- [EXERCISE INPUTS]:
________________________

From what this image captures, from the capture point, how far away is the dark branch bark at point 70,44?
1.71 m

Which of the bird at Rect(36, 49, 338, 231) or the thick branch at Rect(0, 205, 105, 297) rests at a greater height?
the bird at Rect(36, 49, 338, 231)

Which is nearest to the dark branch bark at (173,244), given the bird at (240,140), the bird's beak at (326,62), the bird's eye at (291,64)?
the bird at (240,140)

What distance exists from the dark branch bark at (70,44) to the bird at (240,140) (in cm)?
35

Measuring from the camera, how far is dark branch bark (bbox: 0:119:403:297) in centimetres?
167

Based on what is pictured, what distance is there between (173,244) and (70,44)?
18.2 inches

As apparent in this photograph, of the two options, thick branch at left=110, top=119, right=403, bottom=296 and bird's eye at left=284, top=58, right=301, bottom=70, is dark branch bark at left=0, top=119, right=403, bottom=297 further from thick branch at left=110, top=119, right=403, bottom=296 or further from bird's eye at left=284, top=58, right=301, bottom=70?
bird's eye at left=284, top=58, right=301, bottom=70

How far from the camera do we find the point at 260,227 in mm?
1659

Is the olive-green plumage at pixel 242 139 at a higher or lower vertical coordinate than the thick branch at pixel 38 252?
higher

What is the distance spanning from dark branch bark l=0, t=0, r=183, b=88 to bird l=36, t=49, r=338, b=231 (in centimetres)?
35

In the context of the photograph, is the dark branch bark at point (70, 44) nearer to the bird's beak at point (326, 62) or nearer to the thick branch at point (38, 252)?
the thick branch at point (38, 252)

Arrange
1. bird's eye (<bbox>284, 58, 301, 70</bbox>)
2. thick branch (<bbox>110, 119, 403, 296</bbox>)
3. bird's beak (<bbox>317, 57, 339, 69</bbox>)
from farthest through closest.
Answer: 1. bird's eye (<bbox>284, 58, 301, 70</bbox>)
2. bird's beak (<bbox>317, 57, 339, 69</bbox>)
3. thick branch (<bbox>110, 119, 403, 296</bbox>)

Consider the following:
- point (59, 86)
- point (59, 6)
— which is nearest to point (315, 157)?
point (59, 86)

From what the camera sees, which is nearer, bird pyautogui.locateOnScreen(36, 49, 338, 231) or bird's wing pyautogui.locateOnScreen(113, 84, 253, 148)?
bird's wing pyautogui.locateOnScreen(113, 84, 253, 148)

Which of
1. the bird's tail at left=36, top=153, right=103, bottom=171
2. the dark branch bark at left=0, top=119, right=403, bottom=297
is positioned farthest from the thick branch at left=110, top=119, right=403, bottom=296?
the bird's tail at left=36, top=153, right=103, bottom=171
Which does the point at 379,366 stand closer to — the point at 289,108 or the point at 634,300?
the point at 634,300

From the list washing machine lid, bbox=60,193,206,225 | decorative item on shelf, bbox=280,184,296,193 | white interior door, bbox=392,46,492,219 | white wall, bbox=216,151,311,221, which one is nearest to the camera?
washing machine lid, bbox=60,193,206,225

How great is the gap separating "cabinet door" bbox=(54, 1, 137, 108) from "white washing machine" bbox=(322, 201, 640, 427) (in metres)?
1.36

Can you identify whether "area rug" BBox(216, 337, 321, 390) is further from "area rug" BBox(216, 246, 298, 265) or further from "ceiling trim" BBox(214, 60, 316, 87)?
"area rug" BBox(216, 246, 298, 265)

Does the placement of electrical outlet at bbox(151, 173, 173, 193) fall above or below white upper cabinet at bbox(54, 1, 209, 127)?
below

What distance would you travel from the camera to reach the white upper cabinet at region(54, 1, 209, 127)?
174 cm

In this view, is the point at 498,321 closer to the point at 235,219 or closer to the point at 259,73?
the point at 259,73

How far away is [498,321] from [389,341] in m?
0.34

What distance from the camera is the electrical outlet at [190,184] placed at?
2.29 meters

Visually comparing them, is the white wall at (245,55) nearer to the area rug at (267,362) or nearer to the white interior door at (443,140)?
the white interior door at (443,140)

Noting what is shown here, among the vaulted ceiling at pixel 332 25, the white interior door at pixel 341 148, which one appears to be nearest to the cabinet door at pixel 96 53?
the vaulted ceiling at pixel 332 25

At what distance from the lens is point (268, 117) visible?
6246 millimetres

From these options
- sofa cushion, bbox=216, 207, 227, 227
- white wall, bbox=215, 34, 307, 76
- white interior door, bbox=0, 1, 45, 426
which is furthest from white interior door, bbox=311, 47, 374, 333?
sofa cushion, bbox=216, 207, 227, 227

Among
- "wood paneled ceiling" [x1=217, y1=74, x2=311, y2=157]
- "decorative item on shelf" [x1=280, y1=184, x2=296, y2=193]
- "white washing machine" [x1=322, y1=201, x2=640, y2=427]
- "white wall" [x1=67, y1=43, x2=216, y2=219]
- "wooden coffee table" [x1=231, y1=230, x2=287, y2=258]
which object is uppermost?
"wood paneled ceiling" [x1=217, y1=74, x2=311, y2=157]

________________________

Rewrite all the entries above, substituting "dark tree bark" for every occurrence of "dark branch bark" and leaving everything else unchanged.

- [EXERCISE RESPONSE]:
From what this image captures, from the capture point, how far away is the dark tree bark at point 70,44?
1.71 m

Which of the bird at Rect(36, 49, 338, 231) or the thick branch at Rect(0, 205, 105, 297) rests at a greater height?
the bird at Rect(36, 49, 338, 231)

Which is nearest to the dark tree bark at (173,244), given the bird at (240,140), the bird's beak at (326,62), the bird's eye at (291,64)?
the bird at (240,140)

What distance exists from the dark tree bark at (70,44) to the bird at (240,140) (in cm)?
35

Measuring from the camera, how far is dark tree bark (bbox: 0:119:403:297) in centimetres?
167

Based on what is pictured, what distance is there between (173,244) and (70,44)?
18.2 inches

As apparent in this photograph, of the two options, thick branch at left=110, top=119, right=403, bottom=296 and bird's eye at left=284, top=58, right=301, bottom=70, is dark tree bark at left=0, top=119, right=403, bottom=297 further from thick branch at left=110, top=119, right=403, bottom=296 or further from bird's eye at left=284, top=58, right=301, bottom=70?
bird's eye at left=284, top=58, right=301, bottom=70

How far from the camera do we find the point at 260,227 in mm?
1659

Is the olive-green plumage at pixel 242 139 at a higher or lower vertical coordinate than the thick branch at pixel 38 252?
higher

What is the distance spanning from dark tree bark l=0, t=0, r=183, b=88 to bird l=36, t=49, r=338, b=231 (in centimetres)?
35

In the context of the photograph, is the dark tree bark at point (70, 44) nearer to the bird's beak at point (326, 62) or nearer to the thick branch at point (38, 252)?
the thick branch at point (38, 252)

Arrange
1. bird's eye (<bbox>284, 58, 301, 70</bbox>)
2. thick branch (<bbox>110, 119, 403, 296</bbox>)
3. bird's beak (<bbox>317, 57, 339, 69</bbox>)
from farthest through closest.
Answer: 1. bird's eye (<bbox>284, 58, 301, 70</bbox>)
2. bird's beak (<bbox>317, 57, 339, 69</bbox>)
3. thick branch (<bbox>110, 119, 403, 296</bbox>)

Consider the following:
- point (59, 86)
- point (59, 6)
— which is nearest to point (315, 157)?
point (59, 86)

From what the camera sees, which is nearer, bird pyautogui.locateOnScreen(36, 49, 338, 231) or bird's wing pyautogui.locateOnScreen(113, 84, 253, 148)?
bird's wing pyautogui.locateOnScreen(113, 84, 253, 148)

Which of
1. the bird's tail at left=36, top=153, right=103, bottom=171
2. the dark tree bark at left=0, top=119, right=403, bottom=297
is positioned farthest from the thick branch at left=110, top=119, right=403, bottom=296?
the bird's tail at left=36, top=153, right=103, bottom=171
Which does the point at 379,366 stand closer to — the point at 289,108 or the point at 634,300?
the point at 634,300

From the list washing machine lid, bbox=60,193,206,225 | decorative item on shelf, bbox=280,184,296,193 | white interior door, bbox=392,46,492,219 | white wall, bbox=216,151,311,221, which one is nearest to the camera?
washing machine lid, bbox=60,193,206,225

How great is the gap separating "cabinet door" bbox=(54, 1, 137, 108) from "white washing machine" bbox=(322, 201, 640, 427) (in metres)?
1.36

Can you identify whether "area rug" BBox(216, 337, 321, 390) is further from "area rug" BBox(216, 246, 298, 265) or further from "ceiling trim" BBox(214, 60, 316, 87)?
"area rug" BBox(216, 246, 298, 265)

Does the placement of electrical outlet at bbox(151, 173, 173, 193) fall above or below white upper cabinet at bbox(54, 1, 209, 127)?
below

What distance would you travel from the camera to reach the white upper cabinet at region(54, 1, 209, 127)?
174 cm

In this view, is the point at 498,321 closer to the point at 235,219 or closer to the point at 259,73?
the point at 259,73

How far away is [498,321] from [389,341] in m?
0.34

What distance from the camera is the electrical outlet at [190,184] placed at?
2.29 meters

Visually comparing them, is the white wall at (245,55) nearer to the area rug at (267,362) or nearer to the white interior door at (443,140)?
the white interior door at (443,140)

Noting what is shown here, among the vaulted ceiling at pixel 332 25, the white interior door at pixel 341 148, which one appears to be nearest to the cabinet door at pixel 96 53?
the vaulted ceiling at pixel 332 25

At what distance from the lens is point (268, 117) visible?
6246 millimetres

From these options
- sofa cushion, bbox=216, 207, 227, 227
- white wall, bbox=215, 34, 307, 76
- white interior door, bbox=0, 1, 45, 426
which is furthest from white interior door, bbox=311, 47, 374, 333?
sofa cushion, bbox=216, 207, 227, 227

Among
- "wood paneled ceiling" [x1=217, y1=74, x2=311, y2=157]
- "decorative item on shelf" [x1=280, y1=184, x2=296, y2=193]
- "white washing machine" [x1=322, y1=201, x2=640, y2=427]
- "white wall" [x1=67, y1=43, x2=216, y2=219]
- "wooden coffee table" [x1=231, y1=230, x2=287, y2=258]
which object is uppermost?
"wood paneled ceiling" [x1=217, y1=74, x2=311, y2=157]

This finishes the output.